TEXT EXCERPT.
# 40 gallon breeder photos



## tom g (Jul 8, 2009)

well here is some photos on my tank move , still not 100 % on location of stuff so feel free to leave a comment .thanks and sorry for the crappy pics i have not figured out how to take out the blue in the pics .
let me know 
tom

sorry had some issues ...lol


----------



## Riceburner (Mar 14, 2008)

I have to say those pics suck....cause there aren't any!


----------



## nate (Oct 14, 2011)

looks nice! rock scaping seems too vertical. have you thought of making it more gradual?


----------



## tom g (Jul 8, 2009)

*rockscape*

yes !!! been trying to pull the base rocks out but just letting tank and stuff settle down has been a week of hell around here ...thanks would like to find some shelf rock to make some shelves for frags .


----------



## Riceburner (Mar 14, 2008)

Nice setup. As for the blue tint, can you set the white balance manually with your camera? If not you will have to use a filter. Also make sure you only have one light source temp., just the tank light.


----------



## tom g (Jul 8, 2009)

*update*

just an update no photos as i have not had a chance to sit down and figure out how to get a crisp pic.....
sitting down today in front of my tank today and my clown started hosting my bubble tip annenome .... so i am not sure what kind of clown i have i got him from big als .and have had him for around a year and a half but today was the first day i have seen that activity ...i have to say was pretty excited .
cheers 
tom


----------



## tom g (Jul 8, 2009)

*tank update ... photos*

finally had a chance to get some decent pics ....


----------



## Taipan (Feb 12, 2012)

Nice......


----------



## Ciddian (Mar 15, 2006)

Love it tom!


----------



## Toofem (Jan 20, 2013)

*Very nice!!*

I need to get in on this thread to stalk your progress!!


----------



## thmh (Mar 17, 2011)

Ciddian said:


> Love it tom!


Wow tom you got Ciddian to post in the salt thread..... That mean your doing something right very nice progression!

SHORT EXERCISE. Reproduce the forum thread above about the 40 gallon breeder tank in full, word for word.

EXTRACTED ENTRIES.
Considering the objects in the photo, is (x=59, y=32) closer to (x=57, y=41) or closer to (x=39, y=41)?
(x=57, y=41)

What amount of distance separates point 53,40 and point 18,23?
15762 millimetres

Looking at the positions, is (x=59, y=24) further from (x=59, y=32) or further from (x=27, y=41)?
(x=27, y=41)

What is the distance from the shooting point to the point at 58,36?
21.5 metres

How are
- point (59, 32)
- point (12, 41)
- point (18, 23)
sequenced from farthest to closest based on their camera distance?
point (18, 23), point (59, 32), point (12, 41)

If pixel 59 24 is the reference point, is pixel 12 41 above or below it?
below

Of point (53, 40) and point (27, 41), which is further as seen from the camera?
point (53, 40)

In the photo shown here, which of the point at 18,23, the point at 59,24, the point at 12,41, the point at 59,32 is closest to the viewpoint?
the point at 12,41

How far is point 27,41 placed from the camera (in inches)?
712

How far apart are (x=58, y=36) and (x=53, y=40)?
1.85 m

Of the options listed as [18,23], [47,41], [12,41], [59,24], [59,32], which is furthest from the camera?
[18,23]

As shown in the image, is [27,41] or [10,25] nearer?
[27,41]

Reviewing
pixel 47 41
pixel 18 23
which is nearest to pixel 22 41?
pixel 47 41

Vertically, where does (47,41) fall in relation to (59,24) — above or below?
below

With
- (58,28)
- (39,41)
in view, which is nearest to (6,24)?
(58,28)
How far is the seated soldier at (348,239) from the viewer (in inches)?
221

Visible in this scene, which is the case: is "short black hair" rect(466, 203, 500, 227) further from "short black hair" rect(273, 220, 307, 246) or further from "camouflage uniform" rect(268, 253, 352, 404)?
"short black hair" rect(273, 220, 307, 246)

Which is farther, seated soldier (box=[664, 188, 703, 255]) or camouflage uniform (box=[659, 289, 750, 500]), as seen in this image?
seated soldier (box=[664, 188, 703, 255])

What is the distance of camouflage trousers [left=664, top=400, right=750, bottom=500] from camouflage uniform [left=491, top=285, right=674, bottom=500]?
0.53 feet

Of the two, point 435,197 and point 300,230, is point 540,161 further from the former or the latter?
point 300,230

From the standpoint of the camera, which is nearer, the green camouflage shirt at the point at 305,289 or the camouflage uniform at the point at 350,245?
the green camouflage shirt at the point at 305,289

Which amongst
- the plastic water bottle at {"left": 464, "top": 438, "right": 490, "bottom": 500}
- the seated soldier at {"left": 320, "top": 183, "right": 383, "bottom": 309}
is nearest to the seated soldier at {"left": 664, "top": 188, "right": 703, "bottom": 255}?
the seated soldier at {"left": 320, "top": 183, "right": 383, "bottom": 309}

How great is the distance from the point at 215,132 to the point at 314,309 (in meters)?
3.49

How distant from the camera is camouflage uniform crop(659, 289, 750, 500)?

TASK OUTPUT.
# 40 gallon breeder photos



## tom g (Jul 8, 2009)

well here is some photos on my tank move , still not 100 % on location of stuff so feel free to leave a comment .thanks and sorry for the crappy pics i have not figured out how to take out the blue in the pics .
let me know 
tom

sorry had some issues ...lol


----------



## Riceburner (Mar 14, 2008)

I have to say those pics suck....cause there aren't any!


----------



## nate (Oct 14, 2011)

looks nice! rock scaping seems too vertical. have you thought of making it more gradual?


----------



## tom g (Jul 8, 2009)

*rockscape*

yes !!! been trying to pull the base rocks out but just letting tank and stuff settle down has been a week of hell around here ...thanks would like to find some shelf rock to make some shelves for frags .


----------



## Riceburner (Mar 14, 2008)

Nice setup. As for the blue tint, can you set the white balance manually with your camera? If not you will have to use a filter. Also make sure you only have one light source temp., just the tank light.


----------



## tom g (Jul 8, 2009)

*update*

just an update no photos as i have not had a chance to sit down and figure out how to get a crisp pic.....
sitting down today in front of my tank today and my clown started hosting my bubble tip annenome .... so i am not sure what kind of clown i have i got him from big als .and have had him for around a year and a half but today was the first day i have seen that activity ...i have to say was pretty excited .
cheers 
tom


----------



## tom g (Jul 8, 2009)

*tank update ... photos*

finally had a chance to get some decent pics ....


----------



## Taipan (Feb 12, 2012)

Nice......


----------



## Ciddian (Mar 15, 2006)

Love it tom!


----------



## Toofem (Jan 20, 2013)

*Very nice!!*

I need to get in on this thread to stalk your progress!!


----------



## thmh (Mar 17, 2011)

Ciddian said:


> Love it tom!


Wow tom you got Ciddian to post in the salt thread..... That mean your doing something right very nice progression!